### ASSIGNMENT
Without the pictures, can you quote each line below exactly?

### INFORMATION GIVEN
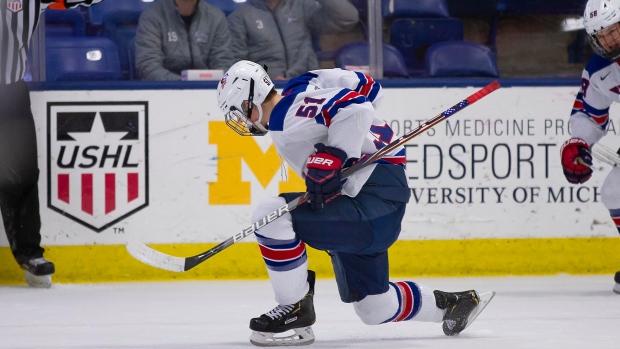 Chaz Lucius , USA Hockey Chaz Lucius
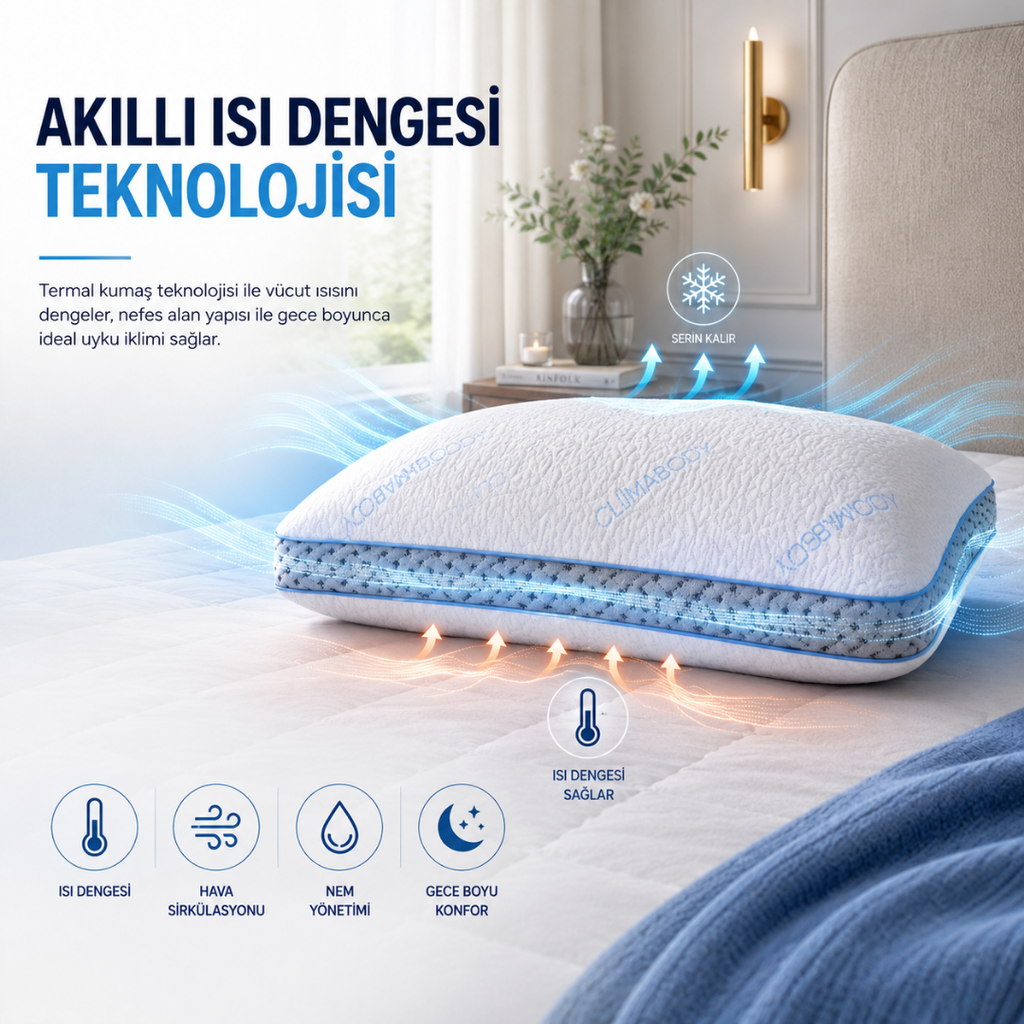 Clima Body Sihirli Yastık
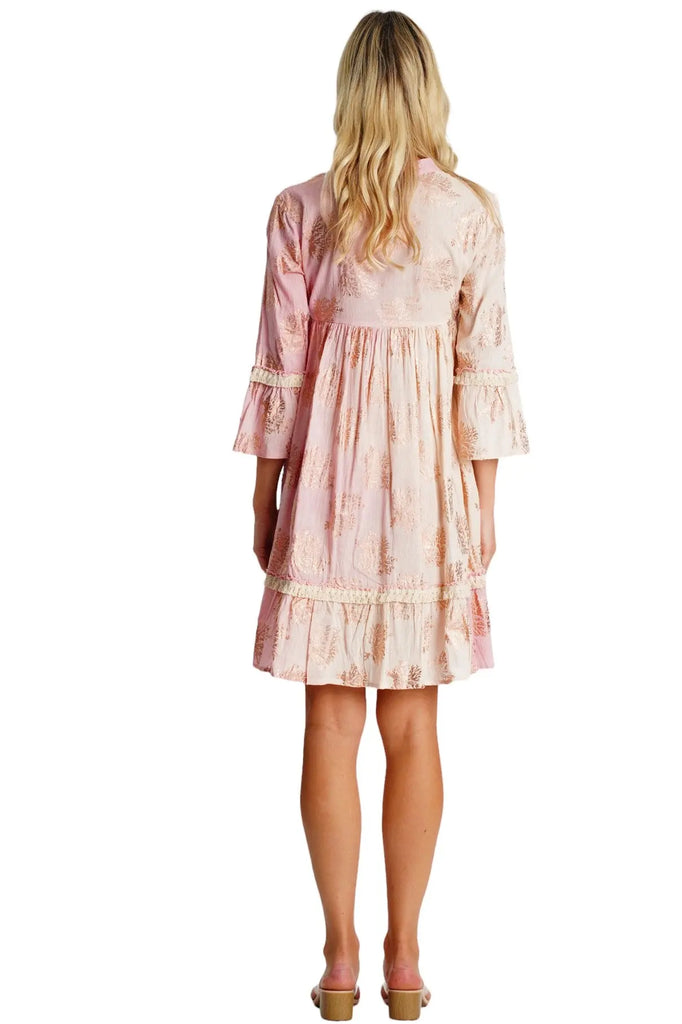 Summer Mini Dress  La Moda Clothing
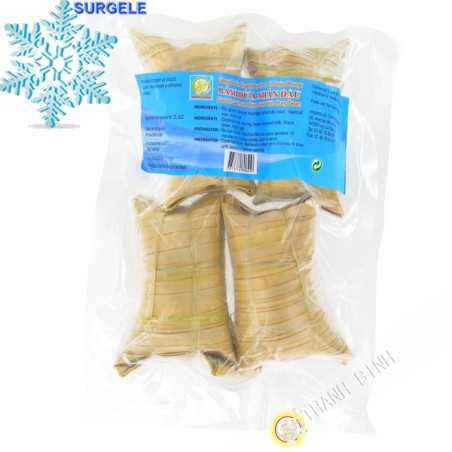 Torta di riso, di cocco e di fagiolo mung 500g - SURGELES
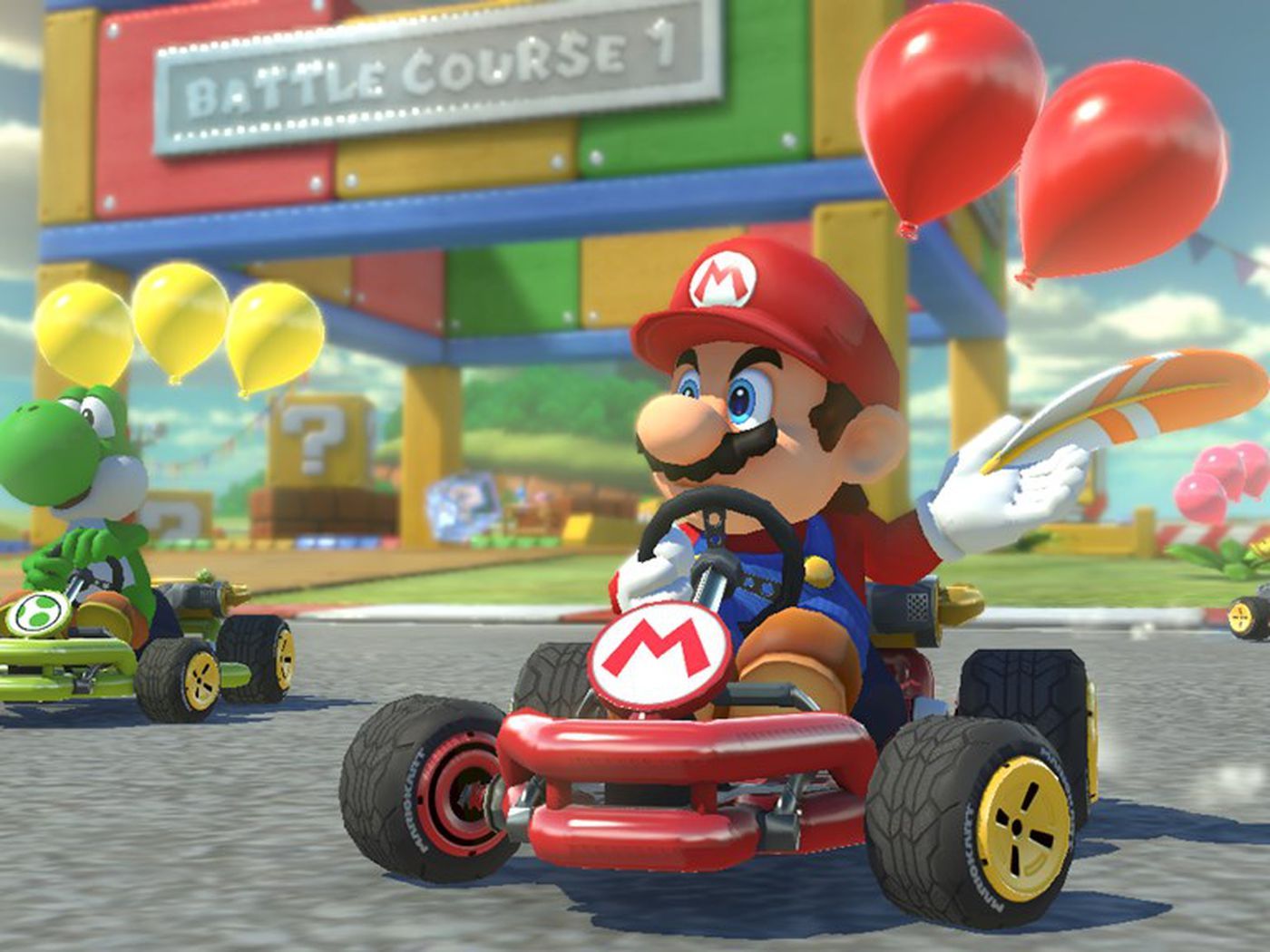 The 7 best things about Mario Kart 8 Deluxe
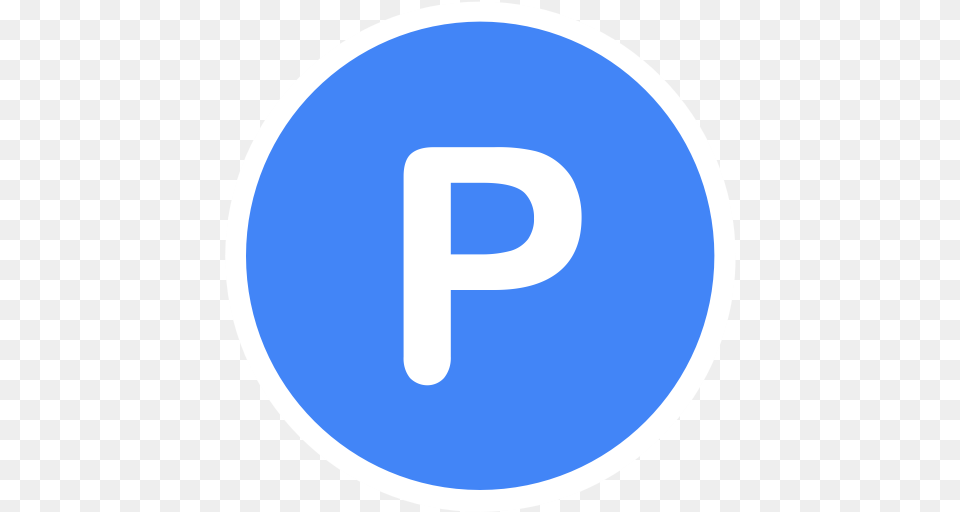 Parking, Sign, Symbol, Disk, Text Free Png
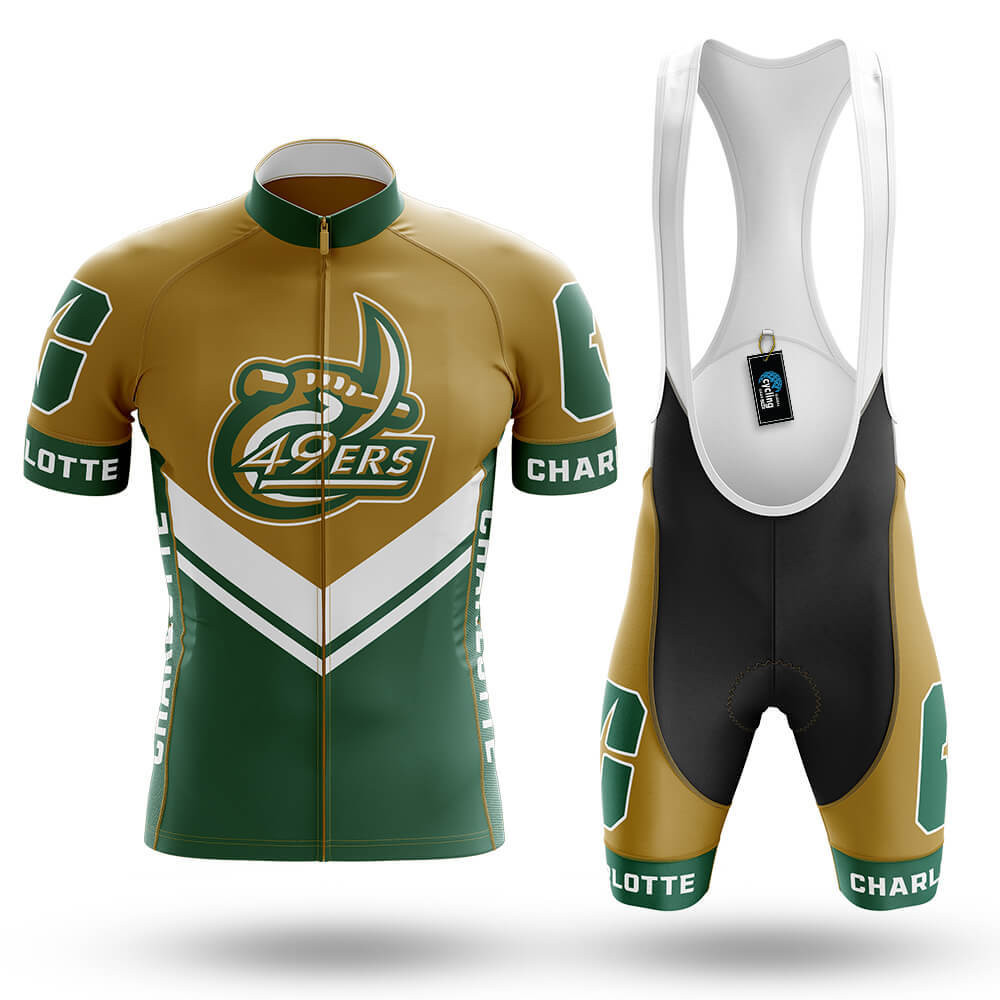 University of North Carolina Charlotte V3 - Men's Cycling Kit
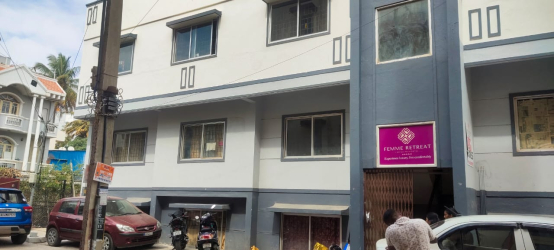 Femme retreat luxury ladies PG in RK Hegde Nagar, Bengaluru, Karnataka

### TASK RESULT
 Chaz Lucius , USA Hockey Chaz Lucius
 Clima Body Sihirli Yastık
 Summer Mini Dress  La Moda Clothing
 Torta di riso, di cocco e di fagiolo mung 500g - SURGELES
 The 7 best things about Mario Kart 8 Deluxe
 Parking, Sign, Symbol, Disk, Text Free Png
 University of North Carolina Charlotte V3 - Men's Cycling Kit
 Femme retreat luxury ladies PG in RK Hegde Nagar, Bengaluru, Karnataka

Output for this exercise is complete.